Second, who’d hire a hourly wage carpenter as chatty as Jesus must have been?

He’d be standing there saying all His preachy Jesusisms like “The meek shall inherit the Earth,” and, uh, “Live long and prosper!” when all you want Him to do is shut up and stabilize the shelves.

Really, He probably should have been a bartender.

“Well,” the Aussie asked, “who’s a better carpenter than Jesus?”

My answer floored him.

Karen was the better Carpenter.

Karen Carpenter was 32 in 1983 when she died from complications stemming from anorexia, or about the same age as Jesus when He died from complications stemming from crucifixion. So next March she’ll be dead as for as long as she’d been alive.

If there’s ever been a wave of Karen Carpenter nostalgia, I must’ve missed it. I worry that she’s being forgotten.

Not by me.

I spend a lot of car time listening to WCNS-AM, the local Latrobe radio. They play a pleasing variety of oldies in the morning whenever I’m seeking a clear mind for what Moe Howard always called “real thinkin’.”

The station’s motto, “It’s Yesterday Once More,” is a nod to The Carpenters and a voice that never fails to move me.

Recall for a moment these hits: “Only Yesterday,” “We’ve Only Just Begun,” “Close To You,” “Superstar,” “Rainy Days and Mondays,” “Top of the World,” “Hurting Each Other,” and “Won’t Last a Day Without You.”

Each is a wonderfully crafted pop song, all of them anchored by Karen’s angelic contralto.

Did you know she always considered herself more of a drummer than a singer, and that she in 1975 was voted by Playboy readers as rock’s top drummer? Whether the results were a goof or not, I do not know, but I do know the man who came in second, John Bonham of Led Zeppelin, took them seriously enough to ungraciously say her drumming sucked and she “couldn’t last 10 minutes with a Zeppelin song.”

He must have been a humorless jerk.

It would have been funny if Oscar the Grouch would have challenged him to drum on “Sing” with him and the rest of the Sesame Street gang out front.

Her suitors included Steve Martin, Tony Danza, and Mark Harmon, a classy group of relevant gents and testaments to her charming appeal.

Her urgent desire to have children may have played a role in her hasty decision to in 1981 marry a real estate developer named Thomas James Burris. The marriage ended about a year later after he revealed he’d concealed the fact he’d undergone a vasectomy prior to the courtship.

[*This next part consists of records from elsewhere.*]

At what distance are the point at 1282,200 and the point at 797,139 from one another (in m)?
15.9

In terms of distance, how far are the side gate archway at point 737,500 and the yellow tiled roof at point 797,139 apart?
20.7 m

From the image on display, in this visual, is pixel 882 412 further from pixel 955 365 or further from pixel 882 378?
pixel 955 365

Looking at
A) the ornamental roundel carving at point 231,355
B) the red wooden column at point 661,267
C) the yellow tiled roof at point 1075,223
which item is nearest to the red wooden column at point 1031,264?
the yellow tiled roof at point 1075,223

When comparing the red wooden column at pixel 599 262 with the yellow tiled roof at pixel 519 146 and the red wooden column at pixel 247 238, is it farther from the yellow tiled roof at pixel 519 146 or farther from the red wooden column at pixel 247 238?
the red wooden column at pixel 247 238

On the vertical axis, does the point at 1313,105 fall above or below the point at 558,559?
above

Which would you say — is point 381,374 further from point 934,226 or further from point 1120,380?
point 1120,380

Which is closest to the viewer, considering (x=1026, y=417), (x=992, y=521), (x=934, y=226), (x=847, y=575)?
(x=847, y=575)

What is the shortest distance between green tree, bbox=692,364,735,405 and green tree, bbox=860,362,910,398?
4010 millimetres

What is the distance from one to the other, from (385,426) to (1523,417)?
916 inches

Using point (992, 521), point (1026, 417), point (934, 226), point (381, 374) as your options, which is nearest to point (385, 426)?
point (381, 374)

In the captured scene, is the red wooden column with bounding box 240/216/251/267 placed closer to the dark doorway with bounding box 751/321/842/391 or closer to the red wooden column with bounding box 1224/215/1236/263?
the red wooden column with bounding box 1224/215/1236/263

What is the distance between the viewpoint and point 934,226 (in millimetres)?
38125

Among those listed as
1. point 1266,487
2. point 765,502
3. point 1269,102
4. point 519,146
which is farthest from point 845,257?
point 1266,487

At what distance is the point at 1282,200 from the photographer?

I’ve never heard of Thomas James Burris, but if I ever meet a man who says, “Hi! I’m Thomas James Burris!” I’ll recall his cruel deception and rip his head right off.

Today, her brother and bandmate Richard Carpenter is an avid arts supporter and in 2004 donated $3 million in Karen’s memory to a local arts foundation.

So that’s my story of why I think Karen was the better Carpenter.

It’s such a shame she died so young and tragically. I wish we could bring her back, but I know we can’t.

I guess the best we can hope for is that someone one day will give her outstanding music a proper resurrection.